- What is needed -
List every line in the records below that contains the string "instances", copying each line in full.

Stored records
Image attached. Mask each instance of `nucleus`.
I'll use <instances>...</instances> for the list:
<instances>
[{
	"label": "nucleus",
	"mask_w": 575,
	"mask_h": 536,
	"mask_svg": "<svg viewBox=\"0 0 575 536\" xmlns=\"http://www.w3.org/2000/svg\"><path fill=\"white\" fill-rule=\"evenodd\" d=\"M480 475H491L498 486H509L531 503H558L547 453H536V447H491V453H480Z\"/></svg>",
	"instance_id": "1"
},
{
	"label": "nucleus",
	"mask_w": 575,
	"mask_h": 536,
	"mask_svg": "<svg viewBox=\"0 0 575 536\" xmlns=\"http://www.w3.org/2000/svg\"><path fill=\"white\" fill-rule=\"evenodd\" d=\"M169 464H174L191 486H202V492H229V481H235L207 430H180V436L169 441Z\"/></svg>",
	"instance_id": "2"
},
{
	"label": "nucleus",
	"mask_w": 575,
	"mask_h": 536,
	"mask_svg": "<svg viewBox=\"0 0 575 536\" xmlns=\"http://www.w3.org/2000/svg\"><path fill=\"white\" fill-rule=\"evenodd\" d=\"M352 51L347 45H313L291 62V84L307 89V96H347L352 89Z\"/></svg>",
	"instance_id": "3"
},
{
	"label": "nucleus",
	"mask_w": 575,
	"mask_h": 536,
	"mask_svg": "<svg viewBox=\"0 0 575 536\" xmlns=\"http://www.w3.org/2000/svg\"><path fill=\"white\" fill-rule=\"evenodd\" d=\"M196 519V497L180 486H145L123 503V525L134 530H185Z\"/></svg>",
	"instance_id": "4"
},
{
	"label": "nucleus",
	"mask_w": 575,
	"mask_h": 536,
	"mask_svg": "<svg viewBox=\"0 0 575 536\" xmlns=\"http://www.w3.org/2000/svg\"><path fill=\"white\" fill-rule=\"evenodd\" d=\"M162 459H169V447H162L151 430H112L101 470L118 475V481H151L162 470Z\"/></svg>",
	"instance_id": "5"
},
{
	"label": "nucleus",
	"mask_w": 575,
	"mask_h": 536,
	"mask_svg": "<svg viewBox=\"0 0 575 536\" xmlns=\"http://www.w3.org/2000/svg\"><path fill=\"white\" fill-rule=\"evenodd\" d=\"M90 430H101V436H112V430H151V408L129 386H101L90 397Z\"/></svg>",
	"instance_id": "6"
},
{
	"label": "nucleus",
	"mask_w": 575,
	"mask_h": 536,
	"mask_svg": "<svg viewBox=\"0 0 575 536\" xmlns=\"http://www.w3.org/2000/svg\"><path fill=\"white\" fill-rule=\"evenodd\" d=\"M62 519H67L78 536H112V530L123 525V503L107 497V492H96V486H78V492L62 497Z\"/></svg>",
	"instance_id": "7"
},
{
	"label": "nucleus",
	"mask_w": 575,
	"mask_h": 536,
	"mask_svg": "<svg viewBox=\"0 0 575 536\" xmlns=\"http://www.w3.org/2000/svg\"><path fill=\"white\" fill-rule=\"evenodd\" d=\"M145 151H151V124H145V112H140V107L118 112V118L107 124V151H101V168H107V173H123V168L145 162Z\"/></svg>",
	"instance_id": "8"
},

- Answer to the exercise -
I'll use <instances>...</instances> for the list:
<instances>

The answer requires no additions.